There are two sides to Chappell Roan. “Chappell’s a drag queen version of me, because it’s very larger than life. Kind of tacky, not afraid to say really lewd things,” the woman who was born Kayleigh Rose Amstutz explained to Vanity Fair last year. “I am very introverted. I love being alone. I love playing video games by myself.” She hasn’t had much time to enjoy her cherished Fortnite and Mario this summer, though.

Thanks to a bevy of iconic performances — everywhere from Coachella to The Tonight Show — and  he meteoric climb of her album, The Rise and Fall of a Midwest Princess, to the No. 2 on the Billboard album chart, “my entire life has changed,” the “Hot to Go” singer, 26, said in an August interview sit-down, noting the shift over the past eight weeks has been “weird” and “hard.” She added, “It ’s been really emotional.”

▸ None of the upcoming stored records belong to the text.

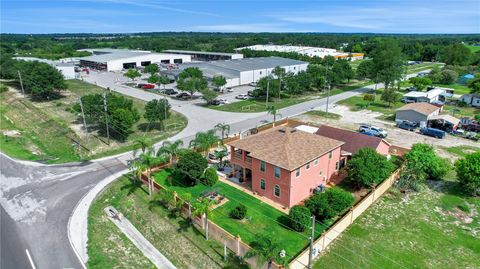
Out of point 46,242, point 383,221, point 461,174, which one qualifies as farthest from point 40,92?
point 461,174

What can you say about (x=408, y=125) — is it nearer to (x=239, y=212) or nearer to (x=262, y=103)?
(x=262, y=103)

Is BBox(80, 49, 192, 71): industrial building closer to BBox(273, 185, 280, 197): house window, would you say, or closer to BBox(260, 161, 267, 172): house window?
BBox(260, 161, 267, 172): house window

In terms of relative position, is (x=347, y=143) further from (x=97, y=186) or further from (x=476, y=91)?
(x=476, y=91)

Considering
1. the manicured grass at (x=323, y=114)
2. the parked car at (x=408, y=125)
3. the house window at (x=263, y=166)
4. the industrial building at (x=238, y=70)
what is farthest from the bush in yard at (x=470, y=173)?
the industrial building at (x=238, y=70)

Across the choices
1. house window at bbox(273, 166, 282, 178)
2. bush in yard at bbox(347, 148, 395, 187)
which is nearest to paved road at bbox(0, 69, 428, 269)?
house window at bbox(273, 166, 282, 178)

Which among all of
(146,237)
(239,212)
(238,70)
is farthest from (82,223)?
(238,70)

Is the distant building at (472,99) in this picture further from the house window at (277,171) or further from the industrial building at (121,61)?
the industrial building at (121,61)
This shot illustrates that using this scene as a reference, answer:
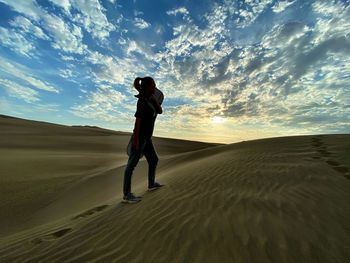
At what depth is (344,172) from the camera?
524 cm

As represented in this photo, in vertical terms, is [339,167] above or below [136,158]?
below

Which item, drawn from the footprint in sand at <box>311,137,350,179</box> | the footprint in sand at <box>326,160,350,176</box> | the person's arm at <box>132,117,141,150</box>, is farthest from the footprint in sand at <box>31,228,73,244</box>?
the footprint in sand at <box>326,160,350,176</box>

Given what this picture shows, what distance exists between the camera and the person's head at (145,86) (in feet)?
15.4

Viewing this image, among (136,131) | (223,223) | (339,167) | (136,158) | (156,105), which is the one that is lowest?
(223,223)

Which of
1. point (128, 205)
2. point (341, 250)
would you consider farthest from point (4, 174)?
point (341, 250)

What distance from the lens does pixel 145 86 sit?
4707 millimetres

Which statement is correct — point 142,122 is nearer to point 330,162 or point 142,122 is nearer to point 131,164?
point 131,164

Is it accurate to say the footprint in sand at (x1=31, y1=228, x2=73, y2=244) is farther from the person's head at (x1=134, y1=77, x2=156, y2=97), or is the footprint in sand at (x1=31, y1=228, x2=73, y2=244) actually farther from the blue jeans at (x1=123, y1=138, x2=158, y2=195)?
the person's head at (x1=134, y1=77, x2=156, y2=97)

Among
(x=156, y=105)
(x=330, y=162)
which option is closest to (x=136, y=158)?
(x=156, y=105)

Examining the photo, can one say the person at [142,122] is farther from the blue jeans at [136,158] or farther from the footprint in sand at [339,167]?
the footprint in sand at [339,167]

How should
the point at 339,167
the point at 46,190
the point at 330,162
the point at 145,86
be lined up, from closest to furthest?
the point at 145,86
the point at 339,167
the point at 330,162
the point at 46,190

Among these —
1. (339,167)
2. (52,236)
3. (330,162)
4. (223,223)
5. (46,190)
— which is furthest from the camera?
(46,190)

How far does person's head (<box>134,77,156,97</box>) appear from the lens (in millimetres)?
4703

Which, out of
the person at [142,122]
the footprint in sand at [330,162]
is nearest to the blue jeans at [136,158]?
the person at [142,122]
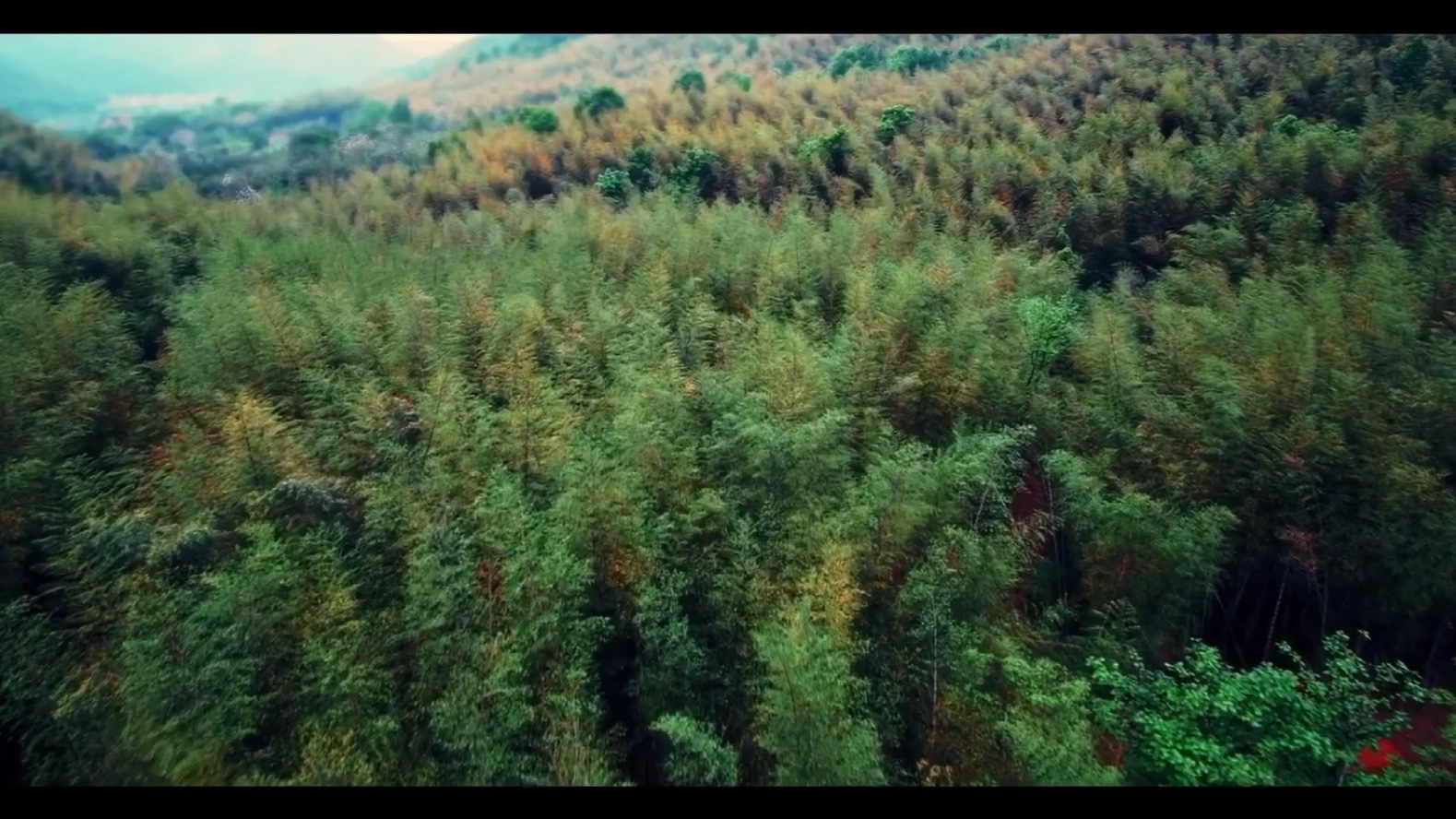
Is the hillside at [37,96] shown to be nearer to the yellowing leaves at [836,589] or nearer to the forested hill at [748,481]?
the forested hill at [748,481]

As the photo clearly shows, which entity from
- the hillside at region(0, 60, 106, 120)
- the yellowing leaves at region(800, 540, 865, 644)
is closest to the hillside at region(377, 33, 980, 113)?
the hillside at region(0, 60, 106, 120)

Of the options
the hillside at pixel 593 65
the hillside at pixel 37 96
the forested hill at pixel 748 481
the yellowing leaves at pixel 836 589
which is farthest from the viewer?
the hillside at pixel 593 65

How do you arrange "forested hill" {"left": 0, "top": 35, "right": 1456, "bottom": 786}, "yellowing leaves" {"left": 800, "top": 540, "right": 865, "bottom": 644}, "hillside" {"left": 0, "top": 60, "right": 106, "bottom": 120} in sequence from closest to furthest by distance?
"forested hill" {"left": 0, "top": 35, "right": 1456, "bottom": 786} → "yellowing leaves" {"left": 800, "top": 540, "right": 865, "bottom": 644} → "hillside" {"left": 0, "top": 60, "right": 106, "bottom": 120}

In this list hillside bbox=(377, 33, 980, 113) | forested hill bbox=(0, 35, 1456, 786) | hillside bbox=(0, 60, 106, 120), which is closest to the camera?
forested hill bbox=(0, 35, 1456, 786)

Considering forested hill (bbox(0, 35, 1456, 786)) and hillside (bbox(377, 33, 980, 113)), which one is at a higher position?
hillside (bbox(377, 33, 980, 113))

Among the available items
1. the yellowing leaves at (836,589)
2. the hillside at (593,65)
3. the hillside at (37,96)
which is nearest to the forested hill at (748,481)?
the yellowing leaves at (836,589)

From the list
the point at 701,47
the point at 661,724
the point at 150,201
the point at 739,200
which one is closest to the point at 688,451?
the point at 661,724

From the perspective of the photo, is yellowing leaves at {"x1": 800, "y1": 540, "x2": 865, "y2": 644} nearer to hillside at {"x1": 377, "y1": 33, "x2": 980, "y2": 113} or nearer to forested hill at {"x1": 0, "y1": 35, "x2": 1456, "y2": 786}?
forested hill at {"x1": 0, "y1": 35, "x2": 1456, "y2": 786}

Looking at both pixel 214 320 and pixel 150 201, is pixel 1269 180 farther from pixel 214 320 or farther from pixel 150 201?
pixel 150 201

As of June 2023, arts-and-crafts aficionado Chappell was still working at a summer camp as a cabin counselor, so it ’s perhaps understandable that she’s now finding it hard to cope with fans who believe they are “entitled” to a hug or photo with her whenever, wherever — as well as others who “stalk” her loved ones back home in Missouri. “This is all I’ve ever wanted,” Chappell says of her fame. “It’s just heavy sometimes.”